In 1992, the life expectancy of males in a certain country was 71.1 years. In 1997, it was 73.4 years. Let E represent the life expectancy in year t and let t represent the number of years since 1992.

The linear function E(t) that fits the data is E(t)=___?t+__?(Round to the nearest tenth)

Use the function to also predict the life expectancy of males in 2003.
E(11)=___?(Round to the nearest tenth)

Look at any of those examples down below. for example:

http://www.jiskha.com/display.cgi?id=1294619397

To find the linear function that fits the data, we can use the formula for a straight line:

E(t) = mt + b

Here, m represents the slope of the line, and b represents the y-intercept.

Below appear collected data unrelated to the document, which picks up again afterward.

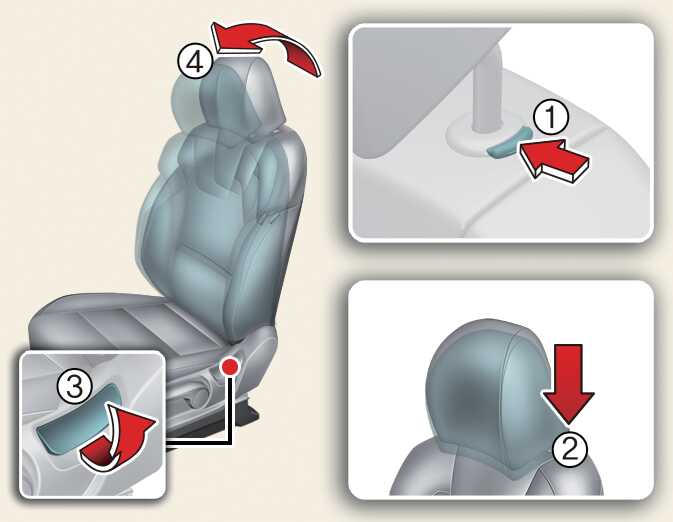 ④
①
③
②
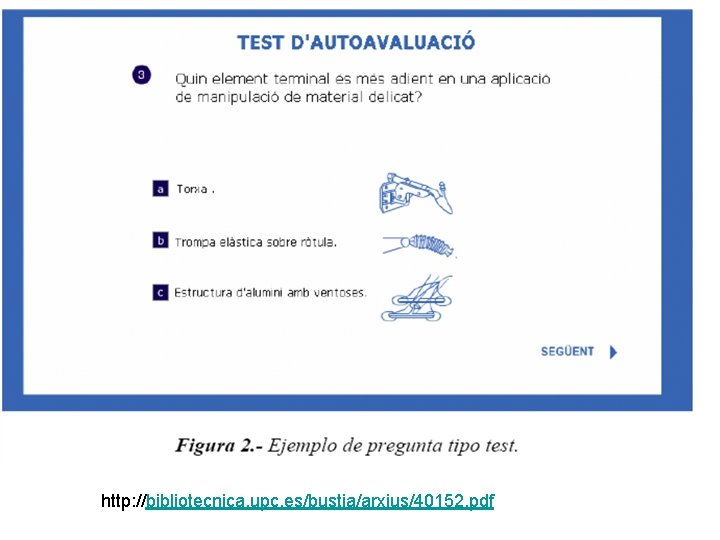 TEST D'AUTOAVALUACIÓ

3 Quin element terminal és més adient en una aplicació de manipulació de material delicat?

a Torxa .

b Trompa elàstica sobre ròtula.

c Estructura d'alumini amb ventoses.

SEGÜENT

Figura 2.- Ejemplo de pregunta tipo test.

http://bibliotecnica.upc.es/bustia/arxius/40152.pdf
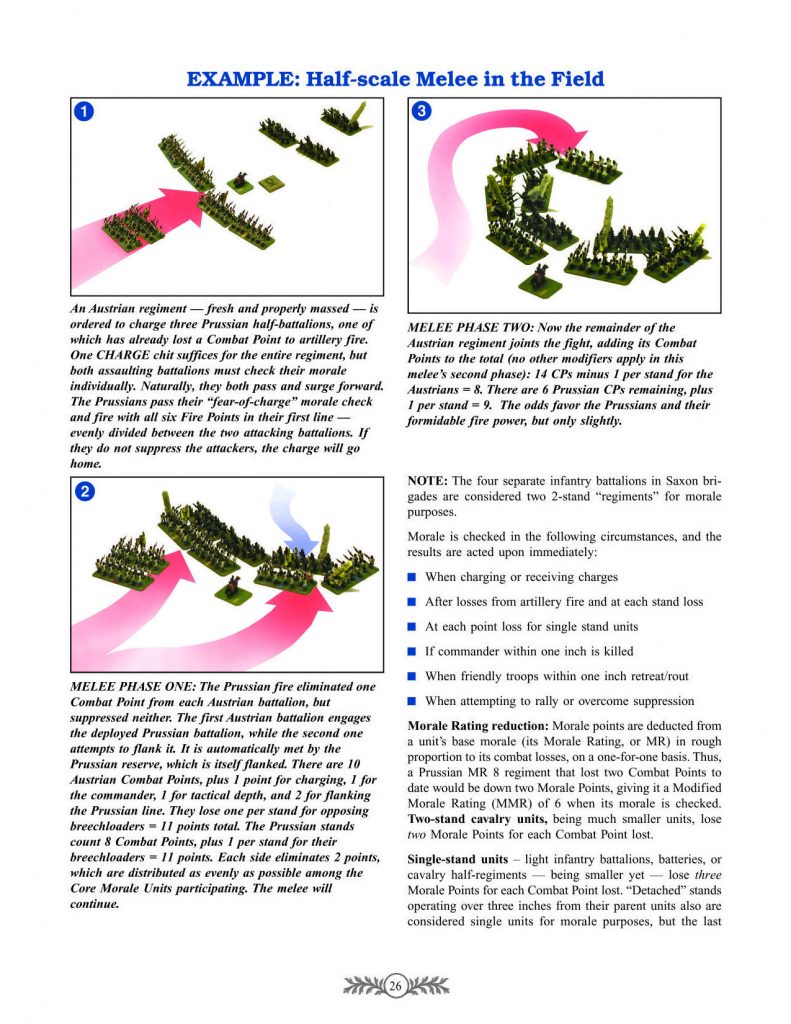 EXAMPLE: Half-scale Melee in the Field

1

An Austrian regiment — fresh and properly massed — is ordered to charge three Prussian half-battalions, one of which has already lost a Combat Point to artillery fire. One CHARGE chit suffices for the entire regiment, but both assaulting battalions must check their morale individually. Naturally, they both pass and surge forward. The Prussians pass their "fear-of-charge" morale check and fire with all six Fire Points in their first line — evenly divided between the two attacking battalions. If they do not suppress the attackers, the charge will go home.

2

MELEE PHASE ONE: The Prussian fire eliminated one Combat Point from each Austrian battalion, but suppressed neither. The first Austrian battalion engages the deployed Prussian battalion, while the second one attempts to flank it. It is automatically met by the Prussian reserve, which is itself flanked. There are 10 Austrian Combat Points, plus 1 point for charging, 1 for the commander, 1 for tactical depth, and 2 for flanking the Prussian line. They lose one per stand for opposing breechloaders = 11 points total. The Prussian stands count 8 Combat Points, plus 1 per stand for their breechloaders = 11 points. Each side eliminates 2 points, which are distributed as evenly as possible among the Core Morale Units participating. The melee will continue.

3

MELEE PHASE TWO: Now the remainder of the Austrian regiment joints the fight, adding its Combat Points to the total (no other modifiers apply in this melee's second phase): 14 CPs minus 1 per stand for the Austrians = 8. There are 6 Prussian CPs remaining, plus 1 per stand = 9. The odds favor the Prussians and their formidable fire power, but only slightly.

NOTE: The four separate infantry battalions in Saxon brigades are considered two 2-stand "regiments" for morale purposes.

Morale is checked in the following circumstances, and the results are acted upon immediately:

■ When charging or receiving charges

■ After losses from artillery fire and at each stand loss

■ At each point loss for single stand units

■ If commander within one inch is killed

■ When friendly troops within one inch retreat/rout

■ When attempting to rally or overcome suppression

Morale Rating reduction: Morale points are deducted from a unit's base morale (its Morale Rating, or MR) in rough proportion to its combat losses, on a one-for-one basis. Thus, a Prussian MR 8 regiment that lost two Combat Points to date would be down two Morale Points, giving it a Modified Morale Rating (MMR) of 6 when its morale is checked. Two-stand cavalry units, being much smaller units, lose two Morale Points for each Combat Point lost.

Single-stand units – light infantry battalions, batteries, or cavalry half-regiments — being smaller yet — lose three Morale Points for each Combat Point lost. "Detached" stands operating over three inches from their parent units also are considered single units for morale purposes, but the last

26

To find the slope (m), we can use the formula:

m = (E2 - E1) / (t2 - t1)

Where E1 and E2 are the life expectancy values for years 1992 and 1997 respectively, and t1 and t2 are the corresponding number of years since 1992.

E1 = 71.1 years
E2 = 73.4 years
t1 = 0 years (Since it is the starting year)
t2 = 1997 - 1992 = 5 years

m = (73.4 - 71.1) / (5 - 0)
= 2.3 / 5
= 0.46 (rounded to two decimal places)

Now, to find the y-intercept (b), we can substitute the values of E and t into the equation and solve for b. Using the point (t1, E1):

E(t1) = m * t1 + b
71.1 = 0.46 * 0 + b
71.1 = b

Therefore, b = 71.1

So, the linear function E(t) that fits the data is:

E(t) = 0.46t + 71.1

Now, to predict the life expectancy in 2003 (11 years since 1992), we substitute t = 11 into the equation:

E(11) = 0.46 * 11 + 71.1
= 5.06 + 71.1
= 76.16 (rounded to the nearest tenth)

Therefore, the predicted life expectancy of males in 2003 is 76.2 years.